What can I do to avoid twin-lamb disease?

Depending on when the breeding season kicked off, some farmers will be lambing while some will be another three-to-four weeks away.

If it’s a case that you are a couple of weeks away from lambing still, it is important to feed ewes adequately to prevent against animal health problems – such as twin-lamb disease (pregnancy toxaemia).
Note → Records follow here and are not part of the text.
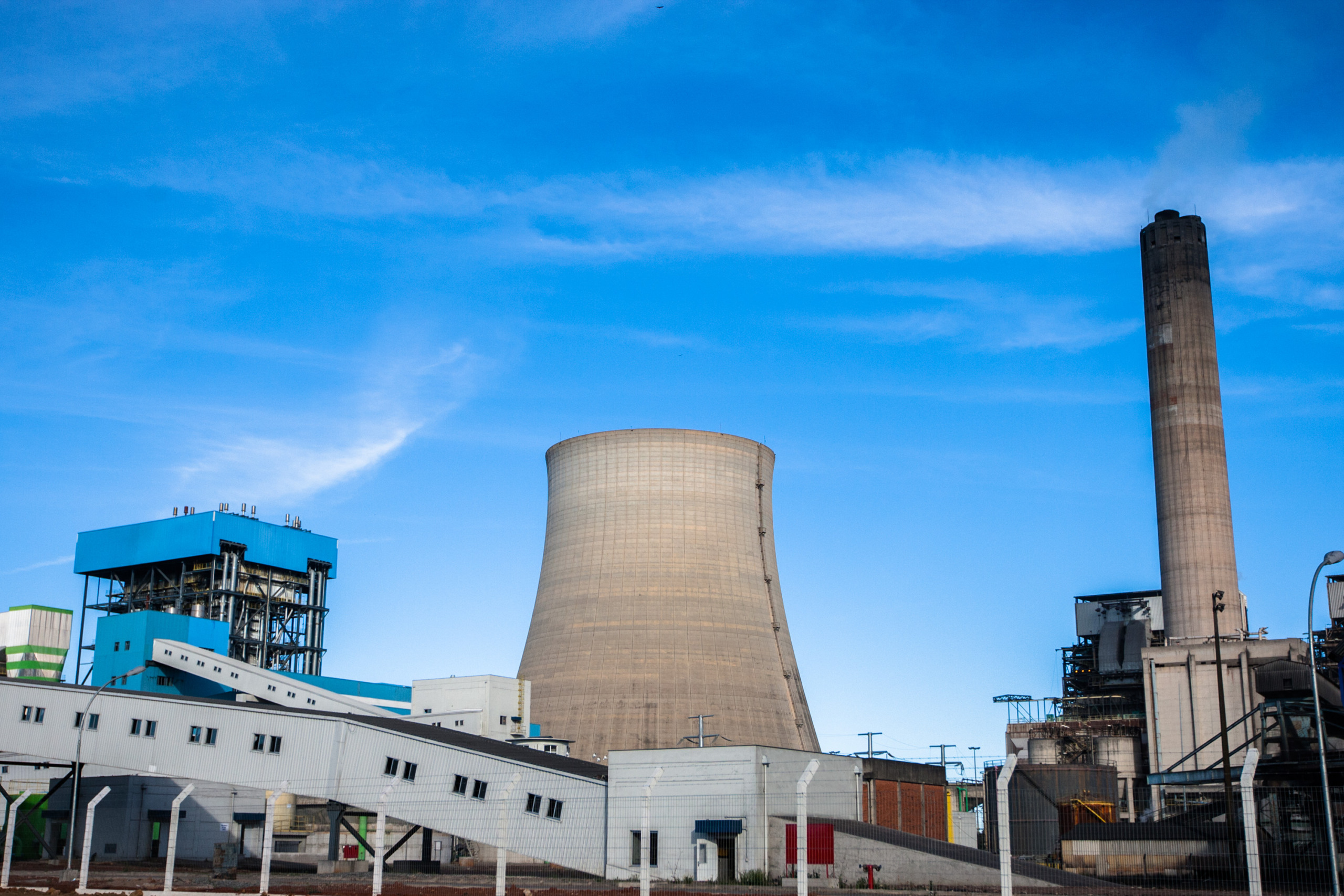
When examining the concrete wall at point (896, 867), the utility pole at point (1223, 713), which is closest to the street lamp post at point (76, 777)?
the concrete wall at point (896, 867)

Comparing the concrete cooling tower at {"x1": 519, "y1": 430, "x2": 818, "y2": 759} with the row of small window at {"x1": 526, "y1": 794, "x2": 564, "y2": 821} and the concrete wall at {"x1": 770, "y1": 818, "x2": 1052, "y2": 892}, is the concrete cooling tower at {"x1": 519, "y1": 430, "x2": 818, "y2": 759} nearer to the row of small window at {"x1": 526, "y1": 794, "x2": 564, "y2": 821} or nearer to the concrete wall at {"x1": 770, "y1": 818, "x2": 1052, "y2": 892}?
the row of small window at {"x1": 526, "y1": 794, "x2": 564, "y2": 821}

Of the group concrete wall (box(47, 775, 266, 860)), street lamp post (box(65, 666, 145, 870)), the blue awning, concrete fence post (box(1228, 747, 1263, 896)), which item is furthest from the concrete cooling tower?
concrete fence post (box(1228, 747, 1263, 896))

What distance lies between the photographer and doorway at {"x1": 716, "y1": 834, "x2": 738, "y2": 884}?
2292cm

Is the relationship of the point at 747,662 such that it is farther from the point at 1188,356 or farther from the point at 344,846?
the point at 1188,356

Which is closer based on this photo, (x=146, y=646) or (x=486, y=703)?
(x=486, y=703)

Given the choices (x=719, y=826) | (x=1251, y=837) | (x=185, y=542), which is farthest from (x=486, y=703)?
(x=1251, y=837)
Twin-lamb disease is associated with underfeeding ewes, which will have a serious knock-on effect on the ewe herself and her offspring.
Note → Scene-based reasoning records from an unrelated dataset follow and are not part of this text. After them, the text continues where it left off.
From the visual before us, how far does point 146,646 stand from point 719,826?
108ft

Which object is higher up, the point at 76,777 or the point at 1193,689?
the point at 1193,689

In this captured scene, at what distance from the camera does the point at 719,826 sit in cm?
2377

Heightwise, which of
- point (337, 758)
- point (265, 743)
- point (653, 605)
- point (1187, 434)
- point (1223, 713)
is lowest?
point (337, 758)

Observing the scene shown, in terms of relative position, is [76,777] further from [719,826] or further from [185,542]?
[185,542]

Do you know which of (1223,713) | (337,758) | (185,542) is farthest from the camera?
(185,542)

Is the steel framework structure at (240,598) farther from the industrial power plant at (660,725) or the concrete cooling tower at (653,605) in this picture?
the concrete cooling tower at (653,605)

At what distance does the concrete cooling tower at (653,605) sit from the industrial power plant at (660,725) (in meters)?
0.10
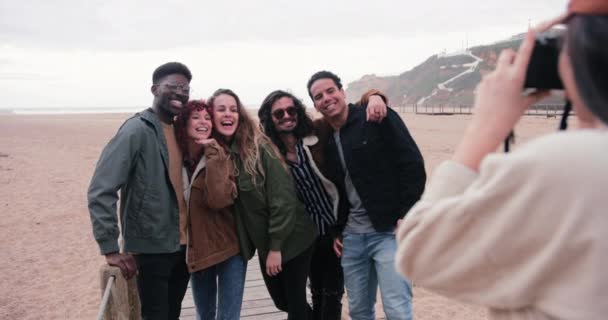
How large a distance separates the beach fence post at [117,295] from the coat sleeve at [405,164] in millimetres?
1961

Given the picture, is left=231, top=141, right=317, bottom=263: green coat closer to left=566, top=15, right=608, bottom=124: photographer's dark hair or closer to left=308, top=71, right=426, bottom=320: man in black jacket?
left=308, top=71, right=426, bottom=320: man in black jacket

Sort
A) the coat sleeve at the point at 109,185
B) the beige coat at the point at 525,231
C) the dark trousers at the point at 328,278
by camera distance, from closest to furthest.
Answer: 1. the beige coat at the point at 525,231
2. the coat sleeve at the point at 109,185
3. the dark trousers at the point at 328,278

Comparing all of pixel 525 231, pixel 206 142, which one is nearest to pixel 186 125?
pixel 206 142

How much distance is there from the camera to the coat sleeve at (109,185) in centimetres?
277

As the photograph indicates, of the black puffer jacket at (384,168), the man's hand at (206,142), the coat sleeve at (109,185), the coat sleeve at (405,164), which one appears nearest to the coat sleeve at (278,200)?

This metabolic disease – which is caused by inadequate feeding in late pregnancy – is associated with ewes that are carrying multiple lambs.

During the final six weeks of gestation alone, 75% of the total foetal occurs. Therefore, failing to meet the ewes’ dietary needs for energy can result in cases of twin-lamb disease occurring.

It occurs predominately in the period right before lambing when the lambs are growing at their most rapid levels in the uterus. The stress associated with housing can also trigger the disease.

According to Teagasc, the response to treatment is usually poor and mortality can be as high as 90%. Therefore, prevention is critically important.

Symptoms

Ewes that are thin or who have a poor appetite and aren’t eating are most at risk of contracting twin-lamb disease, especially if they are carrying more than one lamb.

Pregnancy toxaemia occurs when a ewe’s energy requirements are not met; she begins to mobilise fat reserves. This leads to the production of ketones, which impair the ewe’s normal bodily functions.

A ewe suffering from twin-lamb disease will:

  • Isolate herself from the rest of the flock;
  • Look dull;
  • Have no appetite;
  • Appear blind and lie down for long periods.

If the condition is untreated, it results in death.

Prevention

To combat against this disease and ensure that ewes are in good health coming into lambing, it is important to carry out the following listed (below).

  • Introduce concentrates six-to-eight weeks pre-lambing (depending on litter size) and increase the level of feeding gradually based on forage quality;
  • House sheep three-to-four weeks in advance of lambing to avoid sudden dietary changes;
  • Ensure ewes have adequate feeding space – especially when it comes to feeding concentrates;
  • If you spot any thin ewes, then they should be given preferential treatment to bring them up to an ideal body condition score (BCS) of 3.0 at lambing time.

Treatment

The response to treatment is usually poor and mortality can be as high as 90%. However, ewes suffering from the disease will require glucose treatment as soon as they go off food.

This provides the best chance of survival for both the ewe and the lambs. The oral administration of glycerol or propylene glycol is also warranted.

The induction of labour may also be considered, as this immediately reduces the ewe’s energy requirement for foetal growth.